5. Les stipulations de l'article 7.3 du cahier des clauses particulières du marché en cause sont conformes aux dispositions précitées. Il n'est pas contesté qu'aucune des factures litigieuses adressées par la société requérante à la commune de la Penne-sur-Huveaune n'a été réglée dans ce délai. Par suite, la créance dont se prévaut la société au titre des intérêts moratoires dus à raison du retard de paiement de ces factures présente un caractère non sérieusement contestable. La société est dès lors fondée à demander la condamnation de la commune de la Penne-sur-Huveaune à lui verser, à titre de provision, les intérêts moratoires au taux prévu à l'article R. 2192-31 du code de la commande publique et à l'article 7.3 du cahier des clauses particulières, sur le montant de chacune des factures en cause, courant à compter du lendemain d'un délai de trente jours suivant réception de ces factures et jusqu'à leur paiement effectif, ainsi que l'indemnité forfaitaire pour frais de recouvrement d'un montant de 40 euros.

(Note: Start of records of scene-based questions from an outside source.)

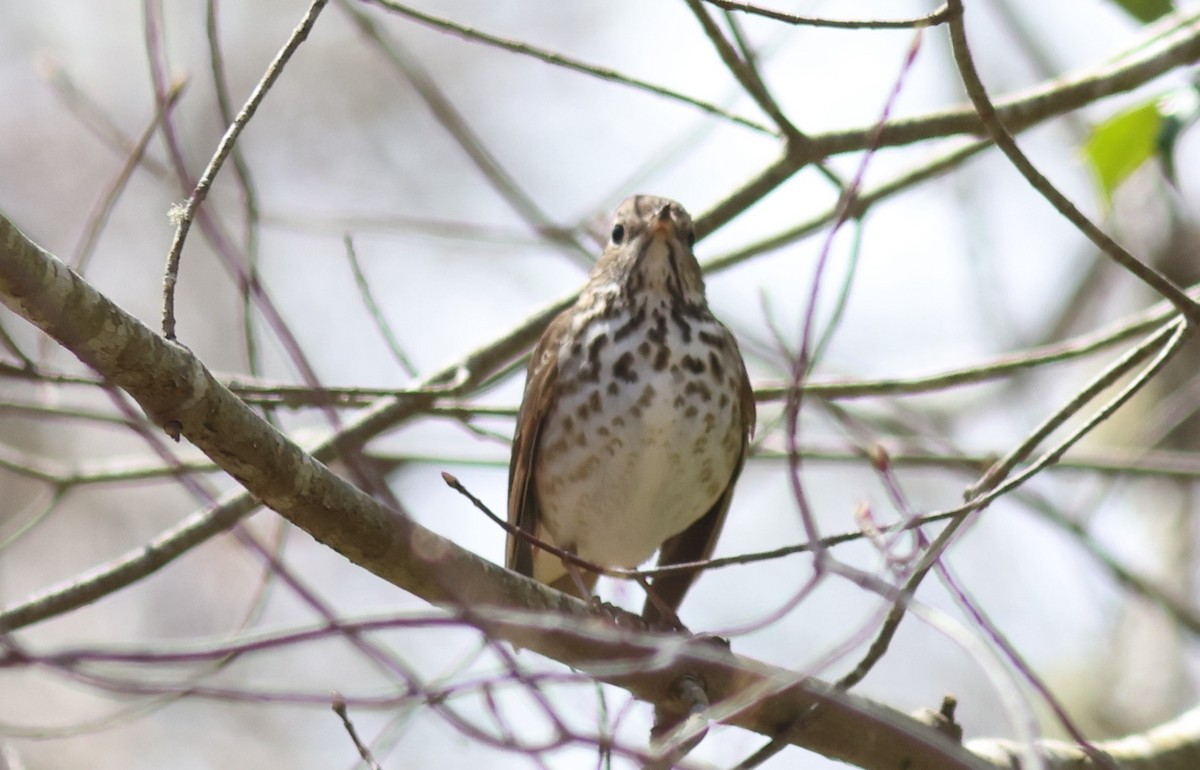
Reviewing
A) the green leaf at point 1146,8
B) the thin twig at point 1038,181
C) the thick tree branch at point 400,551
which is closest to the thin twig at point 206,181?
the thick tree branch at point 400,551

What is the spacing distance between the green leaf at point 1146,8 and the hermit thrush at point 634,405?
1.54m

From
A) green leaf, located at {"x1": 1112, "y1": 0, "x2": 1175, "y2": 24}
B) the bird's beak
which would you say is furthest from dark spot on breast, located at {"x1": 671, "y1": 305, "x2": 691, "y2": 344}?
green leaf, located at {"x1": 1112, "y1": 0, "x2": 1175, "y2": 24}

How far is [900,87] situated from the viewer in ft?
9.50

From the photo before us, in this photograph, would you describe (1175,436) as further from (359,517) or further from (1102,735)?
(359,517)

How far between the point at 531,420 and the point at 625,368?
430mm

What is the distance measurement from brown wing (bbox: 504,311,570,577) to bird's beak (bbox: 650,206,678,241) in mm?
444

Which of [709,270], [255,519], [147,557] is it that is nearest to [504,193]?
[709,270]

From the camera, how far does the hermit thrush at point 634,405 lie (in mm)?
4867

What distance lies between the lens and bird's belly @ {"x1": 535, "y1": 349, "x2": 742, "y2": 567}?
4848 millimetres

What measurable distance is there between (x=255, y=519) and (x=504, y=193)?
140 inches

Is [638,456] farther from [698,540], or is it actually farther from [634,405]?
[698,540]

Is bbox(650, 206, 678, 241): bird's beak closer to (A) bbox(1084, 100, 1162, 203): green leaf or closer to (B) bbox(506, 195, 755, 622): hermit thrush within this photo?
(B) bbox(506, 195, 755, 622): hermit thrush

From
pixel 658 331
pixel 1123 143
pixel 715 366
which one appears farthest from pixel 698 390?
pixel 1123 143

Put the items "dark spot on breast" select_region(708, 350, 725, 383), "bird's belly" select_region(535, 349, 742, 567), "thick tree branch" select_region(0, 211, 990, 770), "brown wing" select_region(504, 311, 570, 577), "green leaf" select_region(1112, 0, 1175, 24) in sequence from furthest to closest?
"brown wing" select_region(504, 311, 570, 577) → "dark spot on breast" select_region(708, 350, 725, 383) → "bird's belly" select_region(535, 349, 742, 567) → "green leaf" select_region(1112, 0, 1175, 24) → "thick tree branch" select_region(0, 211, 990, 770)
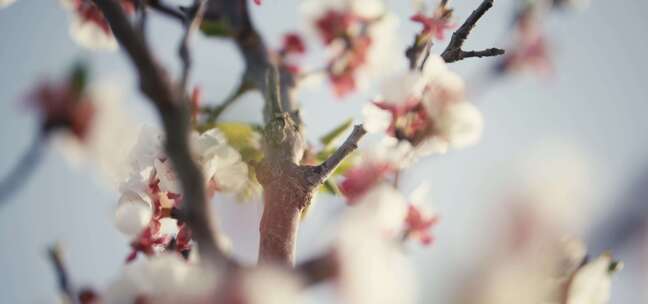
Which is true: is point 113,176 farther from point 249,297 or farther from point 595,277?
point 595,277

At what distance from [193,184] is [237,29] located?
32.7 inches

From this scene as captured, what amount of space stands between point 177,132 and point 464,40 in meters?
0.41

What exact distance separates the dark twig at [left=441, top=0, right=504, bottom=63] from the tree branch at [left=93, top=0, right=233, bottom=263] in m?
0.40

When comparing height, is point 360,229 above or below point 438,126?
below

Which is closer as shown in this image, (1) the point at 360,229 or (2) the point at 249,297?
(2) the point at 249,297

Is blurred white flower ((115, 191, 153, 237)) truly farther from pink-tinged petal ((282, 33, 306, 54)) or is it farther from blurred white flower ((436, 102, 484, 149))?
pink-tinged petal ((282, 33, 306, 54))

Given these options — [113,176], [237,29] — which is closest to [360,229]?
[113,176]

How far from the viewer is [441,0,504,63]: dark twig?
61cm

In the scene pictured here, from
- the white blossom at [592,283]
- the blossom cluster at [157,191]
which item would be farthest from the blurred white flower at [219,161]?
the white blossom at [592,283]

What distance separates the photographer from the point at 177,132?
0.31 metres

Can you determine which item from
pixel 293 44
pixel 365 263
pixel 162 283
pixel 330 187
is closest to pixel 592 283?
pixel 365 263

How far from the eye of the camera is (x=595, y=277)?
0.46 m

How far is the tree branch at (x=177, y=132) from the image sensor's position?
31cm

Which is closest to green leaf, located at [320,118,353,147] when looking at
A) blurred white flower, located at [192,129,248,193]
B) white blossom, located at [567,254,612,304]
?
blurred white flower, located at [192,129,248,193]
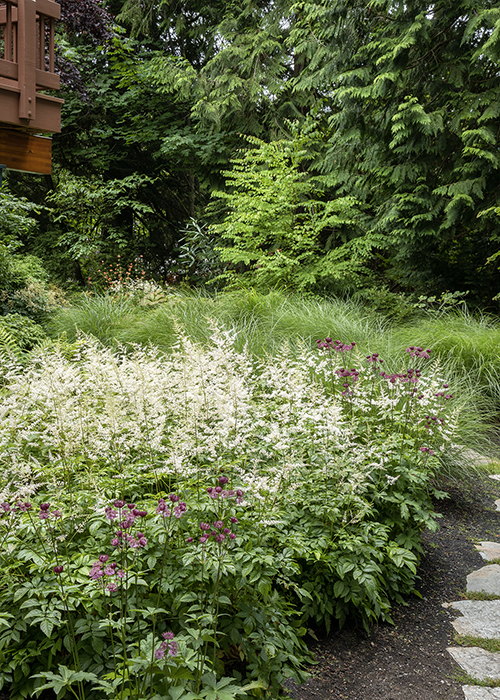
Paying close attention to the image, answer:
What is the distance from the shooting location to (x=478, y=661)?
2.20 m

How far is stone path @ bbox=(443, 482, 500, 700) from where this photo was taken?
2.08m

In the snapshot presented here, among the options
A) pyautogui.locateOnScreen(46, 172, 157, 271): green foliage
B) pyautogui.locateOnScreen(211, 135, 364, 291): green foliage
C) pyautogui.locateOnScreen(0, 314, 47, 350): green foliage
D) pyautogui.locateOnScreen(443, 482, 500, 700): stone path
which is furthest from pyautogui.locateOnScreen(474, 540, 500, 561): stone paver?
pyautogui.locateOnScreen(46, 172, 157, 271): green foliage

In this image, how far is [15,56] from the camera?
376 centimetres

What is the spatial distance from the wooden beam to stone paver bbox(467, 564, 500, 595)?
3994 mm

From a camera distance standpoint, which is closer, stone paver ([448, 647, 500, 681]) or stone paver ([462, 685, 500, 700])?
stone paver ([462, 685, 500, 700])

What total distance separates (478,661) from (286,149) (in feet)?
25.0

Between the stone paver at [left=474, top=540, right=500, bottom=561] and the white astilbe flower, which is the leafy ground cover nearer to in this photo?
the white astilbe flower

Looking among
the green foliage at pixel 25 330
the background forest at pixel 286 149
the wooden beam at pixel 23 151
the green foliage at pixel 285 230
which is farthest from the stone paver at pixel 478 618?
the green foliage at pixel 285 230

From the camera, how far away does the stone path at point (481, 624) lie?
2078 millimetres

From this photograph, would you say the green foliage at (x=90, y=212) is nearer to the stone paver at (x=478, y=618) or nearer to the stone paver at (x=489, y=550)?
the stone paver at (x=489, y=550)

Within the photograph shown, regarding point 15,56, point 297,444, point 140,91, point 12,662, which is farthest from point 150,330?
point 140,91

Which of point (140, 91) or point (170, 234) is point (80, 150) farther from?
point (170, 234)

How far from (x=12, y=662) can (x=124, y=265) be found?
1163 cm

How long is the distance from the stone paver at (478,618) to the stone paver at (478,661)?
0.13 m
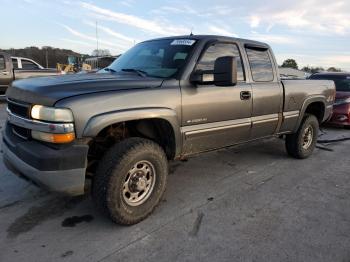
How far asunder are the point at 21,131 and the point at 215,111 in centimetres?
206

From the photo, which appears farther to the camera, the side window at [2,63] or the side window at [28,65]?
the side window at [28,65]

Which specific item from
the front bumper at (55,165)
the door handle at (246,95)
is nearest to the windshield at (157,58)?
the door handle at (246,95)

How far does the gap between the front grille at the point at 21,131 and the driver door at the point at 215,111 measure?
60.0 inches

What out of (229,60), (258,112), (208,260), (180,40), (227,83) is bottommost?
(208,260)

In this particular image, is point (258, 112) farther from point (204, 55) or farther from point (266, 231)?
point (266, 231)

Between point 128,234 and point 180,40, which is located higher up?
point 180,40

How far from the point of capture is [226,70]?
360cm

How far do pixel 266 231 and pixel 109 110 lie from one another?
185cm

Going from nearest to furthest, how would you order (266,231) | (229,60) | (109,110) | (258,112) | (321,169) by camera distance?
(109,110), (266,231), (229,60), (258,112), (321,169)

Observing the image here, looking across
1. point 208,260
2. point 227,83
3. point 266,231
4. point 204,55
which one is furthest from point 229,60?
point 208,260

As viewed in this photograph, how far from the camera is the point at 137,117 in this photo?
128 inches

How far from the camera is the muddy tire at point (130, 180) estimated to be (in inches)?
121

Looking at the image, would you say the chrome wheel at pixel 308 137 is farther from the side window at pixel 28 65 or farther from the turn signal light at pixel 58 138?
the side window at pixel 28 65

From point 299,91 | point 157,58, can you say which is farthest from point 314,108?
point 157,58
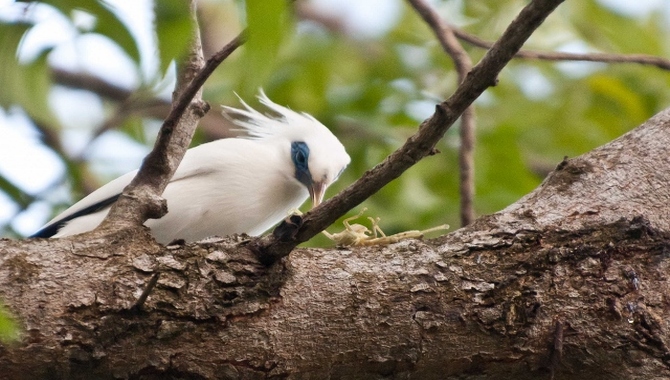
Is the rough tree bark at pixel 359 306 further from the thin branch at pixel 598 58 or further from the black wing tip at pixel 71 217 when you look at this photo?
the black wing tip at pixel 71 217

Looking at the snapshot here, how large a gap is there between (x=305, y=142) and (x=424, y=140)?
8.35 feet

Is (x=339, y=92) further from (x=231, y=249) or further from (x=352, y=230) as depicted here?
(x=231, y=249)

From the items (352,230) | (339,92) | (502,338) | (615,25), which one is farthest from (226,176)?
(615,25)

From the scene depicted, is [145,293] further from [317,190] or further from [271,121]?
[271,121]

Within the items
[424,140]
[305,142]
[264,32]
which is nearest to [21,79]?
[264,32]

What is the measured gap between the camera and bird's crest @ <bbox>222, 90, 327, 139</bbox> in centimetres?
501

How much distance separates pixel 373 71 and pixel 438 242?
5.21m

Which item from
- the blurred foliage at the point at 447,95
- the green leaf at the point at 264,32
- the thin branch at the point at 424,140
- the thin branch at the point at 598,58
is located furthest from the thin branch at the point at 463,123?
the green leaf at the point at 264,32

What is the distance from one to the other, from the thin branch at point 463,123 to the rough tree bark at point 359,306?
1.06 m

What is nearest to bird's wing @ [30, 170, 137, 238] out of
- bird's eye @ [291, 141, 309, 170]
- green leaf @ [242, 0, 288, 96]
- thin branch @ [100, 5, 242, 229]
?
bird's eye @ [291, 141, 309, 170]

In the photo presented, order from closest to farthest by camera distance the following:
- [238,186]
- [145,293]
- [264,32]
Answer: [264,32]
[145,293]
[238,186]

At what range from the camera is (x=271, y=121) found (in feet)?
17.1

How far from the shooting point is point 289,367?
7.96 ft

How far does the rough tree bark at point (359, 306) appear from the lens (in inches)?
91.4
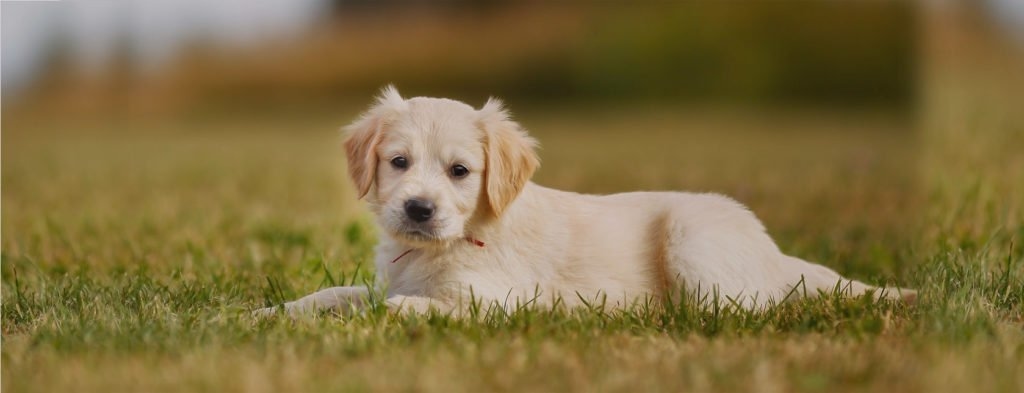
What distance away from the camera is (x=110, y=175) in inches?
363

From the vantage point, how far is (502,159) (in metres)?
3.67

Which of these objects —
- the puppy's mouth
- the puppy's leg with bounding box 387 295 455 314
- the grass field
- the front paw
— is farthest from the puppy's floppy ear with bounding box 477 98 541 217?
the front paw

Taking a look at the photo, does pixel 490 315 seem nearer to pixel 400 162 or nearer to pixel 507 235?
pixel 507 235

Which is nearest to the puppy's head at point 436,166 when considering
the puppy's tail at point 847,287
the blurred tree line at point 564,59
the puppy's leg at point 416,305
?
the puppy's leg at point 416,305

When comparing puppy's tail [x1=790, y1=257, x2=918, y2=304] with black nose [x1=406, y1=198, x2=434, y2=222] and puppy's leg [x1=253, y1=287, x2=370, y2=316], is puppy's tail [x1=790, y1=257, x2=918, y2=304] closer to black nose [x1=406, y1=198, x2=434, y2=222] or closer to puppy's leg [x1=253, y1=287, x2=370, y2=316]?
black nose [x1=406, y1=198, x2=434, y2=222]

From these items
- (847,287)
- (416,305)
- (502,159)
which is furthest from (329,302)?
(847,287)

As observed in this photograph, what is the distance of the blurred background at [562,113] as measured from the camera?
605 cm

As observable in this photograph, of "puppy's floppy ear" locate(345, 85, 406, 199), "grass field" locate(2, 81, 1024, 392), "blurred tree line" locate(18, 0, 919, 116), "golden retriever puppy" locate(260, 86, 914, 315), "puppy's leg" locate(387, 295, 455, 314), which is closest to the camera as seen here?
"grass field" locate(2, 81, 1024, 392)

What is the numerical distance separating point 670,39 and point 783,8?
1.99m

6. En application de l'article L. 761-1 du code de justice administrative, il y a lieu de mettre à la charge de la commune de la Penne-sur-Huveaune la somme de 2 000 euros au titre des frais exposés par la société Design works services et non compris dans les dépens.

O R D O N N E :

Article 1er : La commune de la Penne-sur-Huveaune est condamnée à verser à la société Design works services une provision de 77 834,63 euros augmentée des intérêts moratoires et de l'indemnité forfaitaire pour frais de recouvrement d'un montant de 40 euros.

Article 2 : La commune de la Penne-sur-Huveaune versera une somme de 2 000 euros à la société Design works services au titre de l'article L. 761-1 du code de justice administrative.

Article 3 : La présente ordonnance sera notifiée à la société Design works services et à la commune de la Penne-sur-Huveaune.

Le juge des référés,

Signé

P-Y. GONNEAU

La République mande et ordonne au préfet des Bouches-du-Rhône en ce qui le concerne ou à tous commissaires de justice à ce requis en ce qui concerne les voies de droit commun contre les parties privées, de pourvoir à l'exécution de la présente décision.